J Psychosom Res. 2005 Oct;59(4):201-8.
Bazelmans E, Bleijenberg G, Voeten MJ, van der Meer JW, Folgering H.
Department of Medical Psychology, Radboud University Nijmegen Medical Centre, P.O. Box 9101, 6500 HB Nijmegen, The Netherlands.
OBJECTIVE: This study examined the effects of exercise on symptoms and activity in chronic fatigue syndrome (CFS).
METHODS: Twenty CFS patients and 20 neighborhood controls performed an incremental exercise test until exhaustion. Fatigue, muscle pain, minutes spent resting, and the level of physical activity were assessed with a self-observation list. Physical activity was assessed with an actometer as well. Data were obtained 3 days before the maximal exercise test (MET) up to 5 days thereafter.

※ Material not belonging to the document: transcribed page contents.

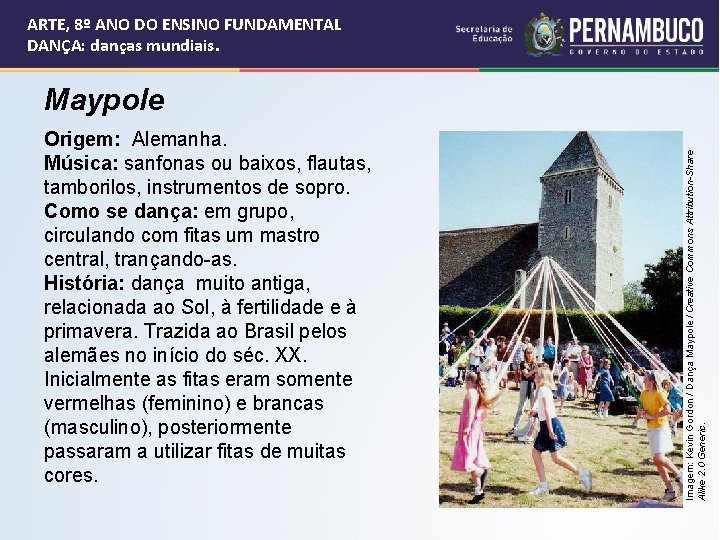 ARTE, 8º ANO DO ENSINO FUNDAMENTAL
DANÇA: danças mundiais.

Secretaria de Educação

PERNAMBUCO
GOVERNO DO ESTADO

Maypole

Origem: Alemanha.
Música: sanfonas ou baixos, flautas, tamborilos, instrumentos de sopro.
Como se dança: em grupo, circulando com fitas um mastro central, trançando-as.
História: dança muito antiga, relacionada ao Sol, à fertilidade e à primavera. Trazida ao Brasil pelos alemães no início do séc. XX. Inicialmente as fitas eram somente vermelhas (feminino) e brancas (masculino), posteriormente passaram a utilizar fitas de muitas cores.

Imagem: Kevin Gordon / Dança Maypole / Creative Commons Attribution-Share Alike 2.0 Generic.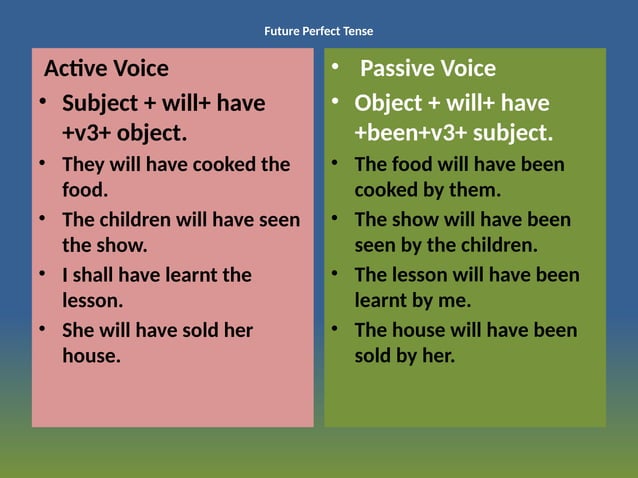 Future Perfect Tense

Active Voice

• Subject + will+ have +v3+ object.

• They will have cooked the food.

• The children will have seen the show.

• I shall have learnt the lesson.

• She will have sold her house.

• Passive Voice

• Object + will+ have +been+v3+ subject.

• The food will have been cooked by them.

• The show will have been seen by the children.

• The lesson will have been learnt by me.

• The house will have been sold by her.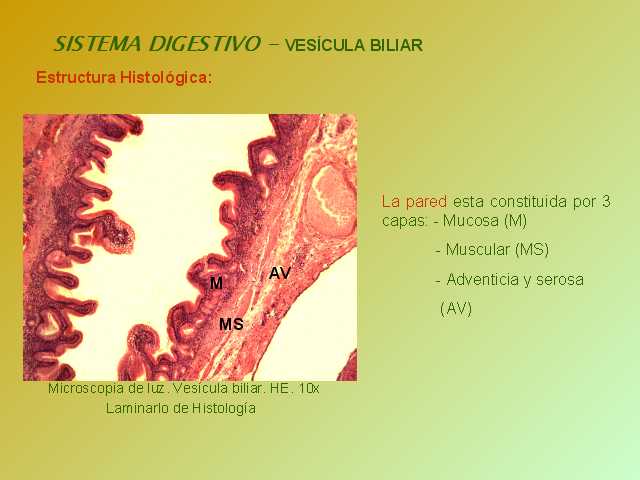 SISTEMA DIGESTIVO – VESÍCULA BILIAR

Estructura Histológica:

M

AV

MS

Microscopia de luz. Vesícula biliar. HE. 10x
Laminarlo de Histología

La pared esta constituida por 3 capas: - Mucosa (M)

- Muscular (MS)

- Adventicia y serosa

(AV)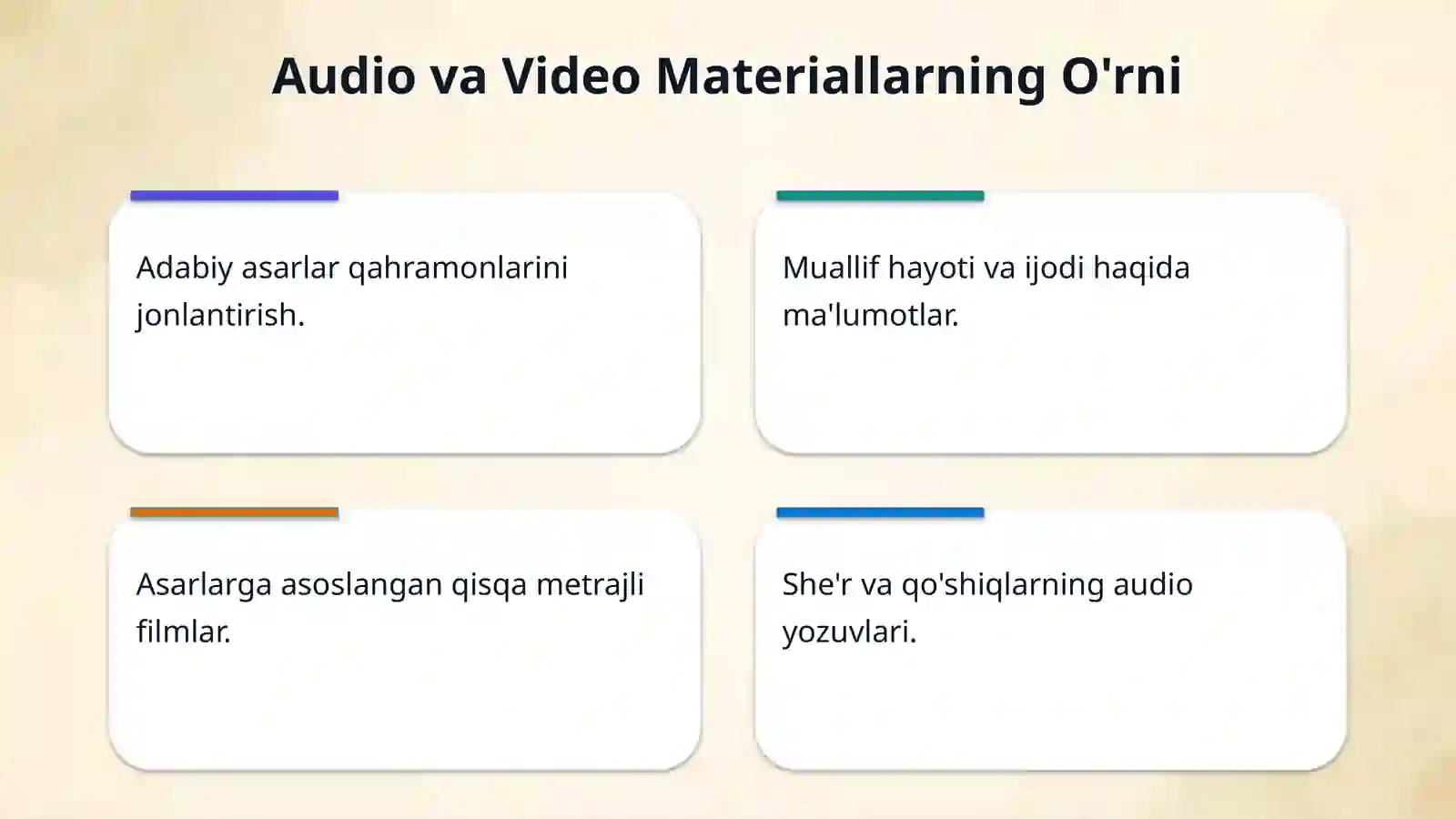 Audio va Video Materiallarning O'rni

Adabiy asarlar qahramonlarini jonlantirish.

Muallif hayoti va ijodi haqida ma'lumotlar.

Asarlarga asoslangan qisqa metrajli filmlar.

She'r va qo'shiqlarning audio yozuvlari.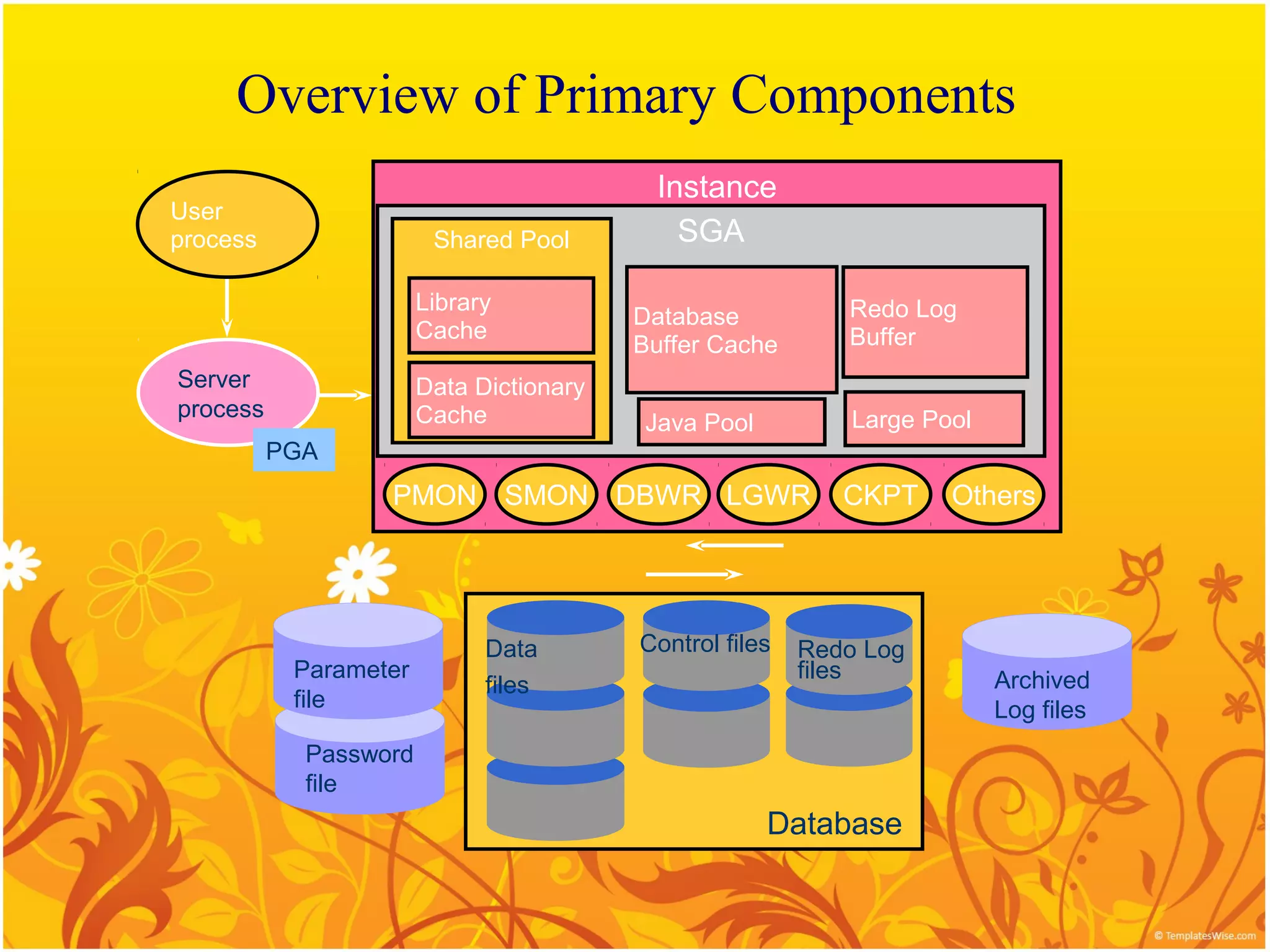 Overview of Primary Components

User process

Server process

PGA

Instance

SGA

Shared Pool

Library Cache

Data Dictionary Cache

Database Buffer Cache

Redo Log Buffer

Java Pool

Large Pool

PMON

SMON

DBWR

LGWR

CKPT

Others

Parameter file

Password file

Data files

Control files

Redo Log files

Database

Archived Log files

© TemplatesWise.com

RESULTS: For CFS patients, daily observed fatigue was increased up to 2 days after the exercise test. For controls, self-observed fatigue returned to baseline after 2 h. Both CFS patients and controls spent more minutes resting on the day before and on the day after the MET. For CFS patients, self-observed minutes resting increased on the day of the exercise test. For neither group, a decrease of actometer recorded or self-observed physical activity after exercise was found.
CONCLUSION: Fatigue in CFS patients increased after exercise, but the level of actual physical activity remained unchanged.